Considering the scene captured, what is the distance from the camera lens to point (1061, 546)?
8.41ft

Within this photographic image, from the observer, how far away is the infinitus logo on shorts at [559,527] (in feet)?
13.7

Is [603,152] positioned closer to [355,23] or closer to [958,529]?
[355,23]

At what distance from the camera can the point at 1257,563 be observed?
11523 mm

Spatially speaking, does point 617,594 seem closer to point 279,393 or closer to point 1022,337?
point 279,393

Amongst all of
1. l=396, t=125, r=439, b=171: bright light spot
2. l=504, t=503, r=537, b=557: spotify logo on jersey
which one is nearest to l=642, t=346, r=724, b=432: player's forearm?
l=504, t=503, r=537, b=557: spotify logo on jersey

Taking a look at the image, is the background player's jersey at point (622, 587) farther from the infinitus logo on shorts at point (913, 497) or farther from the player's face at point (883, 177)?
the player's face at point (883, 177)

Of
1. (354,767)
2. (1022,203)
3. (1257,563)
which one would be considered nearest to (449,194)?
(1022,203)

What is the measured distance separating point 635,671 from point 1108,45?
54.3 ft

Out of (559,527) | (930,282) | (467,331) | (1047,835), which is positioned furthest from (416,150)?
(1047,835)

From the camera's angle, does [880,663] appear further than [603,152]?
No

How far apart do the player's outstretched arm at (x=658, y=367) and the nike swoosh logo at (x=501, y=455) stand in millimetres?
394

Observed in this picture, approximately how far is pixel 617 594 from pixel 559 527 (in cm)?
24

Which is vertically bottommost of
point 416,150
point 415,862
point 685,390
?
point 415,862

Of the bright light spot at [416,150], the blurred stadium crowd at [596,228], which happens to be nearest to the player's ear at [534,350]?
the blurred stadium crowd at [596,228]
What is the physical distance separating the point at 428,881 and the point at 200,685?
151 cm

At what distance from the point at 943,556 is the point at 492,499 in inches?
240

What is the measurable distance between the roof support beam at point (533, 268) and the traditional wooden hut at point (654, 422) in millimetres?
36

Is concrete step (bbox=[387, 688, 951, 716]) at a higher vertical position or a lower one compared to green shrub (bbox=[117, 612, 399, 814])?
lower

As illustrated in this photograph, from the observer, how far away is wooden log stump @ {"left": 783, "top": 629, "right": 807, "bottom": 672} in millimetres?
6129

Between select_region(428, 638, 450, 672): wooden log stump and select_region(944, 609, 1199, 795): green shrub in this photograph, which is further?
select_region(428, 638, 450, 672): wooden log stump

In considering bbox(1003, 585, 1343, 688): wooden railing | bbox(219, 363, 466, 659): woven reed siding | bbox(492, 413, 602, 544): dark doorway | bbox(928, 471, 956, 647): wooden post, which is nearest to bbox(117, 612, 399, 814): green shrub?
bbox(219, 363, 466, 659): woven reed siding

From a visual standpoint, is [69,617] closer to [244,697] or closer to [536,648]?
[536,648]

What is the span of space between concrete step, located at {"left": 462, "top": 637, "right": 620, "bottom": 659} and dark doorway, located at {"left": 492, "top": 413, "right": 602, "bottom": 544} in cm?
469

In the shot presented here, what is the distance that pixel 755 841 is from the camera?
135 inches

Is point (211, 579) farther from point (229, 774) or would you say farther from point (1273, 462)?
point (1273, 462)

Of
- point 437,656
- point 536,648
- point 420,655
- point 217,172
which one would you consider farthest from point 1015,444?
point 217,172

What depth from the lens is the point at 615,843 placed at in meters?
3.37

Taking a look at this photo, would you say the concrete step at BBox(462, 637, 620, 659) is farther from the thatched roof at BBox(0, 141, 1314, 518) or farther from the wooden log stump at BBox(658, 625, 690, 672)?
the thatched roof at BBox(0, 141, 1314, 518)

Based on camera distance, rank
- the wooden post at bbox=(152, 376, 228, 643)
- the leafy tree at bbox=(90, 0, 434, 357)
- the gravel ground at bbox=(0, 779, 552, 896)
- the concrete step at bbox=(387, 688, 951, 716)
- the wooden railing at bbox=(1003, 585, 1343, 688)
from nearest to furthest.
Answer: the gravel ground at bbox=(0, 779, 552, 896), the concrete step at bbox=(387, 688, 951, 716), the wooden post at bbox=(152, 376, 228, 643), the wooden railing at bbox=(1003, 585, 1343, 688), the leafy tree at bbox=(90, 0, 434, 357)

Written exercise: The records above must be repeated exactly, every one of them.

Problem solution:
Considering the scene captured, what is the distance from the camera lens to point (1061, 546)?
8.41ft

Within this photographic image, from the observer, how far away is the infinitus logo on shorts at [559,527] (in feet)?
13.7

Is [603,152] positioned closer to [355,23] or closer to [958,529]?
[355,23]

At what distance from the camera can the point at 1257,563 be observed?
11523 mm

Spatially speaking, does point 617,594 seem closer to point 279,393 or closer to point 1022,337?
point 279,393

Amongst all of
1. l=396, t=125, r=439, b=171: bright light spot
2. l=504, t=503, r=537, b=557: spotify logo on jersey
which one is nearest to l=642, t=346, r=724, b=432: player's forearm?
l=504, t=503, r=537, b=557: spotify logo on jersey

Taking a look at the image, is the background player's jersey at point (622, 587) farther from the infinitus logo on shorts at point (913, 497) or farther from the player's face at point (883, 177)?
the player's face at point (883, 177)

Of
1. (354,767)
2. (1022,203)
3. (1257,563)
which one would be considered nearest to (449,194)?
(1022,203)

What is the measured distance separating point 635,671 from point 1108,45?
54.3 ft

Out of (559,527) | (930,282) | (467,331) | (1047,835), which is positioned furthest from (416,150)?
(1047,835)

From the camera's angle, does [880,663] appear further than [603,152]?
No

How far apart do the player's outstretched arm at (x=658, y=367) and the nike swoosh logo at (x=501, y=455) stand in millimetres?
394

Observed in this picture, approximately how far is pixel 617 594 from pixel 559 527 (in cm)?
24

Which is vertically bottommost of
point 416,150
point 415,862
point 685,390
?
point 415,862

Of the bright light spot at [416,150], the blurred stadium crowd at [596,228], which happens to be nearest to the player's ear at [534,350]?
the blurred stadium crowd at [596,228]
What is the physical distance separating the point at 428,881 and the point at 200,685?
151 cm

At what distance from the point at 943,556 is the point at 492,499 in inches?
240

What is the measurable distance between the roof support beam at point (533, 268) and the traditional wooden hut at point (654, 422) in millimetres?
36

Is concrete step (bbox=[387, 688, 951, 716]) at a higher vertical position or a lower one compared to green shrub (bbox=[117, 612, 399, 814])?
lower

As illustrated in this photograph, from the observer, how far away is wooden log stump @ {"left": 783, "top": 629, "right": 807, "bottom": 672} in millimetres?
6129

Between select_region(428, 638, 450, 672): wooden log stump and select_region(944, 609, 1199, 795): green shrub in this photograph, which is further?
select_region(428, 638, 450, 672): wooden log stump

In considering bbox(1003, 585, 1343, 688): wooden railing | bbox(219, 363, 466, 659): woven reed siding | bbox(492, 413, 602, 544): dark doorway | bbox(928, 471, 956, 647): wooden post, which is nearest to bbox(117, 612, 399, 814): green shrub?
bbox(219, 363, 466, 659): woven reed siding

From a visual standpoint, is [69,617] closer to [244,697] or closer to [536,648]?
[536,648]

What is the span of space between concrete step, located at {"left": 462, "top": 637, "right": 620, "bottom": 659} and dark doorway, located at {"left": 492, "top": 413, "right": 602, "bottom": 544} in cm?
469

In the shot presented here, what is the distance that pixel 755 841 is from the camera?
135 inches

Is point (211, 579) farther from point (229, 774) or would you say farther from point (1273, 462)?
point (1273, 462)

Of
- point 437,656
- point 536,648
- point 420,655
- point 217,172
which one would you consider farthest from point 1015,444?
point 217,172

What depth from the lens is the point at 615,843 placed at in meters?
3.37

Taking a look at this photo, would you say the concrete step at BBox(462, 637, 620, 659) is farther from the thatched roof at BBox(0, 141, 1314, 518) or farther from the wooden log stump at BBox(658, 625, 690, 672)?
the thatched roof at BBox(0, 141, 1314, 518)

Based on camera distance, rank
- the wooden post at bbox=(152, 376, 228, 643)
- the leafy tree at bbox=(90, 0, 434, 357)
- the gravel ground at bbox=(0, 779, 552, 896)
- the concrete step at bbox=(387, 688, 951, 716)
- the wooden railing at bbox=(1003, 585, 1343, 688)
from nearest to furthest.
Answer: the gravel ground at bbox=(0, 779, 552, 896), the concrete step at bbox=(387, 688, 951, 716), the wooden post at bbox=(152, 376, 228, 643), the wooden railing at bbox=(1003, 585, 1343, 688), the leafy tree at bbox=(90, 0, 434, 357)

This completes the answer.